Monday, we learned that win would come at an incredibly high price.
Those who watched Baltimore's 31-29 victory surely noticed when Dallas went on their final drive without Ravens defensive star Ray Lewis on the field to stop them. We'd later learn that absence was due to a to a to a triceps injury that will end his year.
I know Ravens fans won't like me eulogizing their favorite player's career before it's officially over, but this injury could also mean the end of Lewis' time in the NFL. Some suggest the 37-year-old linebacker has lost a step (or two), and even if he was healthy for all 16 games, it's fair to start wondering when he'll finally shut it down. Given his son could be close to starting an NFL career of his own, few think Lewis will hang around long enough to show his son the ropes from an NFL sideline.
Some would say there's no way he's done - no way he'd go out on anything other than his own terms. But the same was said about Brett Favre, and he left after his worst season (hope I didn't just coax him out of retirement with that last remark). Dick Butkus let injuries end his career after nine seasons, close to half of Lewis' career.
If Lewis does hang up the cleats after 17 NFL seasons, that's OK. He's got nothing left to prove. He's been to 12 Pro Bowls. He's not only won a Super Bowl, but was Super Bowl MVP. He's a cinch Hall of Famer. Some would even make the case he's the greatest middle linebacker of all time. I know he wants to win one more championship and go out on top, but I doubt that was going to happen anyway.
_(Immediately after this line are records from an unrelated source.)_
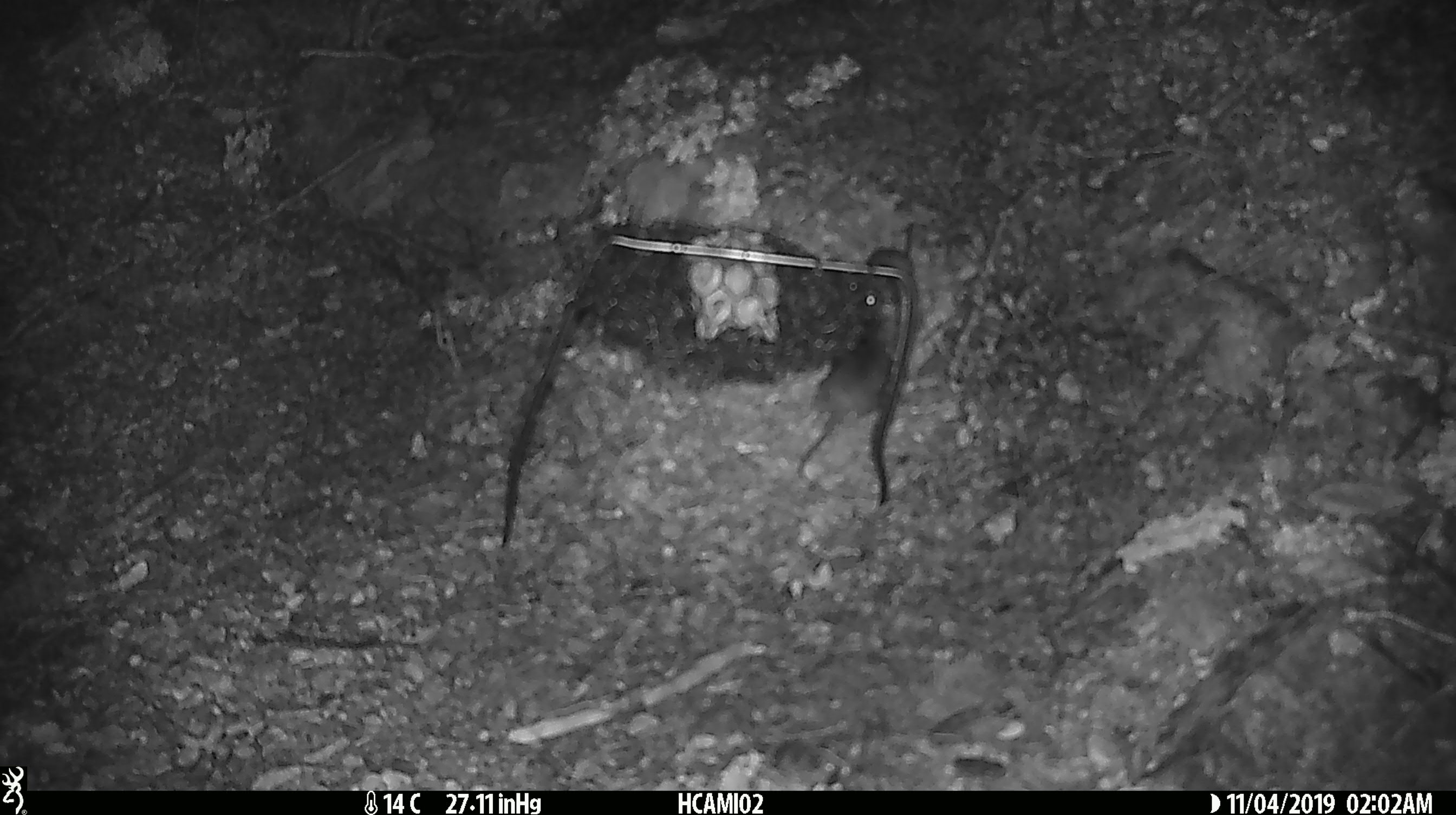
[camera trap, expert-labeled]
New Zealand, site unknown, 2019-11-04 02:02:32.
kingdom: Animalia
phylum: Chordata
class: Mammalia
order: Rodentia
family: Muridae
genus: Mus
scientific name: Mus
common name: mouse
Why? Because even with Lewis in the fold, the once-vaunted Ravens defense has surrendered over 200 rushing yards in the last two games, and now ranks a pedestrian 26th in the league. Their best corner (Ladarius Webb) also was lost for the season in the Dallas game. Reigning Defensive Player of the Year Terrell Suggs likely will miss at least half (if not all) of the season with an Achilles injury. That's not to mention Ed Reed, who may not have much left in the tank after flirting with retirement the last two offseasons.
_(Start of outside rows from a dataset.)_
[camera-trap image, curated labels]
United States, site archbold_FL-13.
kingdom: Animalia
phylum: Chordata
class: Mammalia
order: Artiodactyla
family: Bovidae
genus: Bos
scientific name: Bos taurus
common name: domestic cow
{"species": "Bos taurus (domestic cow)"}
Couple the worries on defense with the seemingly annual question of whether Joe Flacco is capable of leading the offense to heights worthy of a Super Bowl champion, and it's hard to put Baltimore ahead of teams like Houston and New England in the AFC pecking order - even if the Ravens are currently tied for the best record in the conference at 5-1.
Regardless, this season appeared to be the last best chance for Lewis to add one more ring to his collection. Even if he's lost a step, he's still a coach on the field and the most important player in the Ravens locker room. Losing him isn't just a bummer - it's a deathblow to their title hopes.
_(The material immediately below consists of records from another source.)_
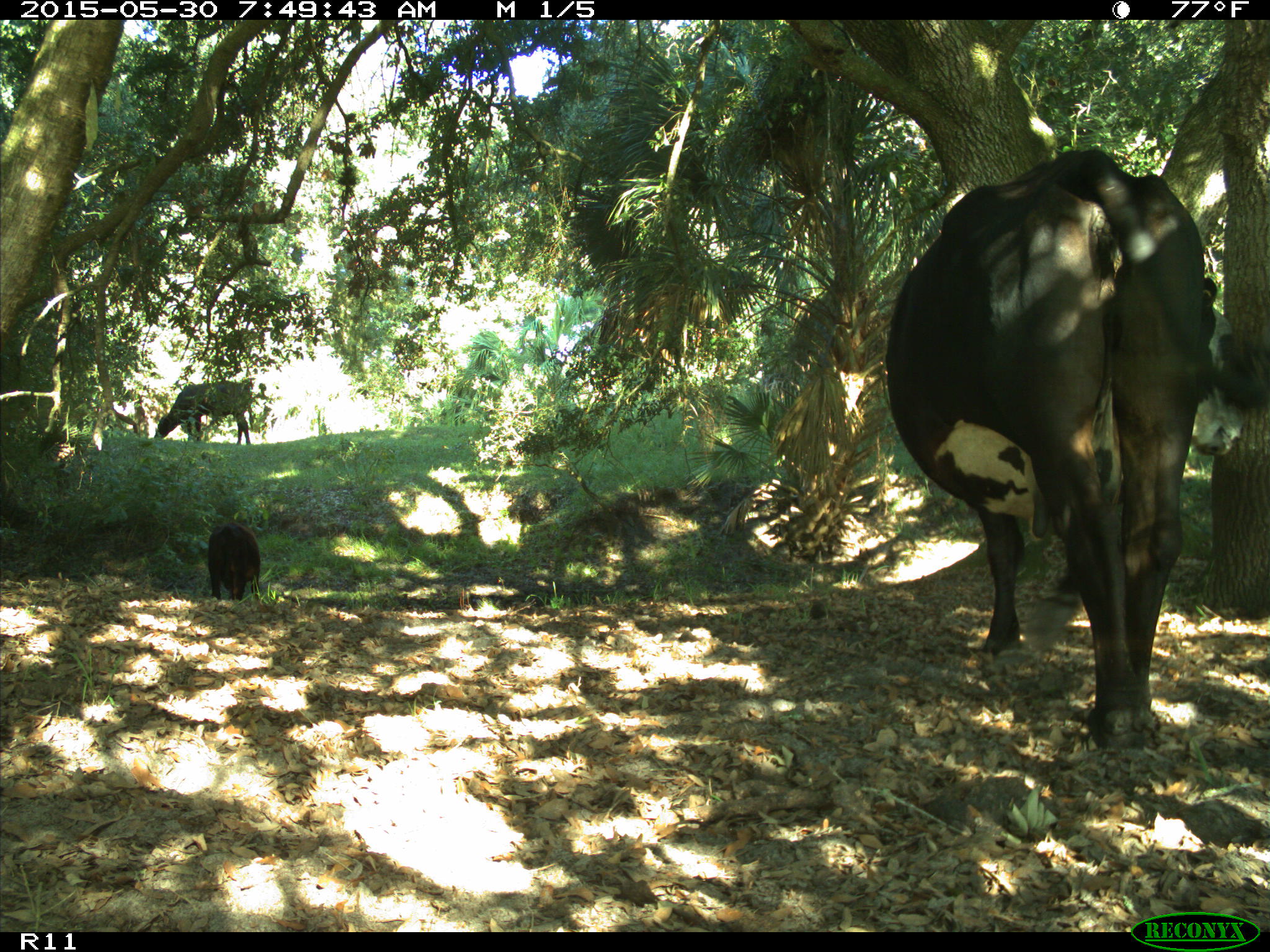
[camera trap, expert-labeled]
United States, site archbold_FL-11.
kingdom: Animalia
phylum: Chordata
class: Mammalia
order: Artiodactyla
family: Bovidae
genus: Bos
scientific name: Bos taurus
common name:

Of course, Flacco might prove me wrong by taking this unfortunate situation and turning it into an opportunity to make this team his. The defense could find some unsung heroes to keep that unit stout. Perhaps special teams could get more big returns from Jacoby Jones, who ran back a kickoff 108 yards for a score against Dallas.
I don't buy that scenario, but that hope is why we play the games.
And why I do this recap:
Steelers 23 Titans 26
I thought Pittsburgh would come back to the pack this year, but I didn't think they'd have their first losing record in the Mike Tomlin era. Couple that with all the injuries, and Steeler Nation should be very worried.
Raiders 20 Falcons 23
The Falcons' high-powered offense has stalled against two of the league's statistically worst defenses (the Redskins and Raiders) in consecutive weeks, and yet somehow the team remains undefeated. It's starting to look like the road to New Orleans will go through Atlanta.
Bengals 24 Browns 34
Sunday was a good day for Brandon Weeden: Dude gets his first NFL victory on his 29th birthday, ending the Browns' 11-game losing streak. Savor this, Cleveland. It might be a while before it feels this good again.